Он вошел к себе и упал на постель ничком, понимая, что еще секунда – и он заснет, что называется, «без задних ног»… «Завтра»… «Завтра» он не заговаривал с отцом ни о чем.
«И Ангелу Лаодикийской церкви напиши: знаю твои дела; ты ни холоден, ни горяч; о, если бы ты был холоден или горяч! Но как ты тепл, а не горяч и не холоден, то извергну тебя из уст Моих».
Он прокрался мимо спящей Нины и вышел из номера. Уже было далеко за полночь, когда он прошел по пустому коридору, на стенах которого кривлялись грошовые абстрактные полотна, и, спустившись вниз, направился к круглосуточным огням отельного ресторана. Подойдя к барной стойке, спросил бутылку скотча, взял ее под мышку и вышел на воздух. В отвратительный своей рукотворной прихотливостью альпийский сад. Из-за черных веток вышел диск луны, весь изрытый темными оспинами, и Камлаев зашагал по направлению к огромному прямоугольнику лунного света, в котором стояла плетеная скамейка.
Развалившись и сделав первый глоток, он подумал, что есть в этой жизни какая-то высшая справедливость тела, и за каждое совершенное – вольно или невольно – предательство, за каждый отказ от любви твоя собственная плоть расплачивается последующей неспособностью любить, оплодотворять.

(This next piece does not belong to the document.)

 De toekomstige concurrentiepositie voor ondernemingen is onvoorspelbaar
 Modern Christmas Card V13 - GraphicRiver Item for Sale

Через месяц после своего побега из больницы отец уже не вставал с постели. Он дочитал «производственные повести» своего «махрового соцреалиста» Платонова и больше уже ничего не читал. Мать уже не отходила от телефона, вызывая на дом врачей и чуть ли не каждую минуту созваниваясь с Обуховым. Ее беспокоило, что отец ничего не ест. А он оставался таким же – с осмысленным, въедливо цепким взглядом, с могучими ручищами, с железными буграми двухглавых и трехглавых. Не вставая с кровати, поднимал за одну ножку стул. Вот только материться стал чаще и крепче, и все чаще к этому матерку примешивалось зубовное скрежетание.
Один раз отец поднялся, вышел на балкон и принес оттуда свой рыбацкий деревянный ящик. Тяжеленный, квадратный, крашенный болотного цвета краской. В этом ящике хранились его сокровища – те загадочные инструменты и приспособления, к которым он никому не позволял прикасаться и, прикоснувшись к которым, семилетний Камлаев узнал, как скверно пришито к его маленькой стриженой голове его собственное ухо.

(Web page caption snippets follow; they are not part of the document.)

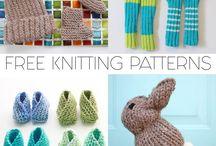Knitting - baby multiple patterns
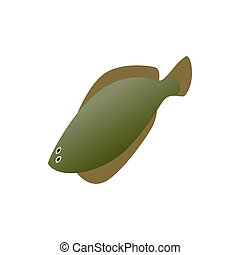 Fish flounder icon, isometric 3d style - Fish flounder icon...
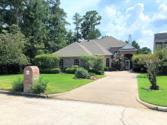 2807 Lake Forest Drive, Montgomery, TX 77356 - Image 1: Beautiful waterfront home with gorgeous view and pool!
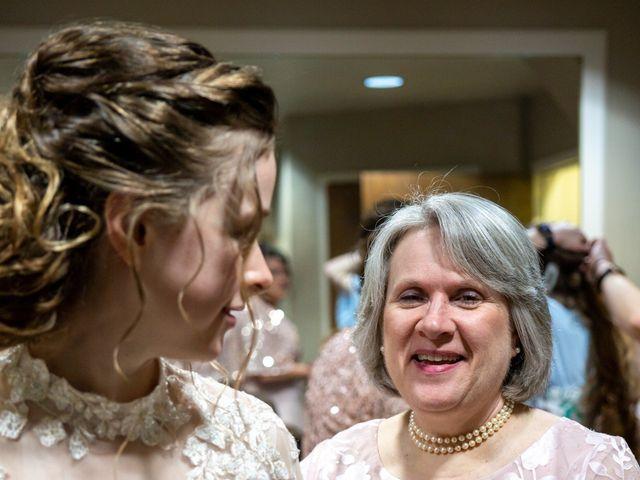 Tanner and Katherine's Wedding in Tulsa, Oklahoma 183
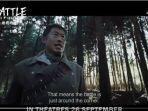 film-korea-7-9-juli-2020-di-k-movievaganza-trans7.jpg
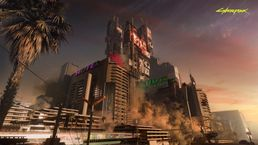 скриншот Cyberpunk 2077 7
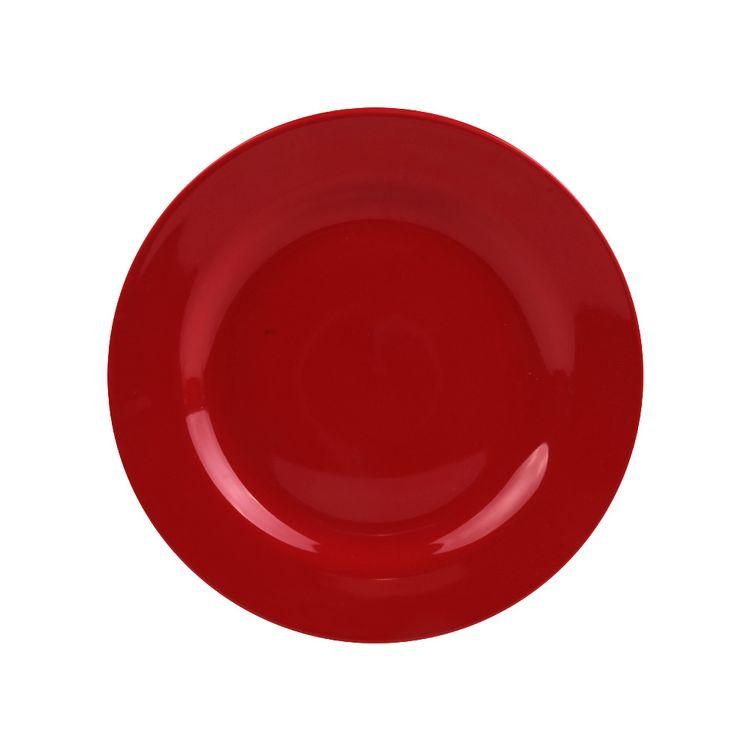 Plato-Playo-De-Ceramica-Rojo-Oxford-1-8991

В ящик вложены были самодельные деревянные лотки, и на каждом из них лежали, подобно ювелирным украшениям в алмазном фонде, свинцовые грузила, мормышки, блесны, свирепые, хищно зазубренные крючки. Заграничные катушки с нейлоновыми лесками – в жестяных коробках из-под монпансье. Наиболее мелкие крючки и непонятного назначения бусинки были сложены в три алюминиевых портсигара.
Отец перебрал свой ящик до самого дна, а потом сложил сокровища в таком же порядке обратно.
А потом – все случилось мгновенно, обвально – отец перестал не хотеть вставать и начал вставать не мочь. В полнейшем соответствии с прогнозом профессора опухоль достигла тазовых и забрюшинных лимфатических узлов, метастазы добрались до костей, поясницы, хребта, и всемогущий отец, доселе нисколько не отклонившийся от своего образа громовержца, каким он представлялся Камлаеву в детстве, лишился способности двигаться самостоятельно.
Их домашняя жизнь пропиталась запахом лекарств, камфорного спирта. Мать, сидевшая весь день у постели отца, к ночи в изнеможении валилась на постель и спала до утра непробудным сном, невзирая на то, что отец все чаще стал подзывать ее к себе по ночам. Он хотел поговорить, он, кажется, уже бредил. Отдавал бесперечь бессмысленные приказы, кого-то стращал, обещал отправить провинившихся за полярный круг, лишить имущества, разжаловать, обвинял кого-то в непроходимой тупости и вдруг запевал протяжные, заунывные песни, в которых звенела извечная русская тоска и русское же смирение перед бескрайним пространством, перед неохватностью той земли, на которой выпало родиться.
– Дай мне поспать, – говорила мать в сердцах, совершенно измученная, и падала лицом в подушку.
– Матвейка, а, Матвейка. Ты не спишь, я знаю. Иди-ка ты сюда. Кончай свою работу – заходи ко мне.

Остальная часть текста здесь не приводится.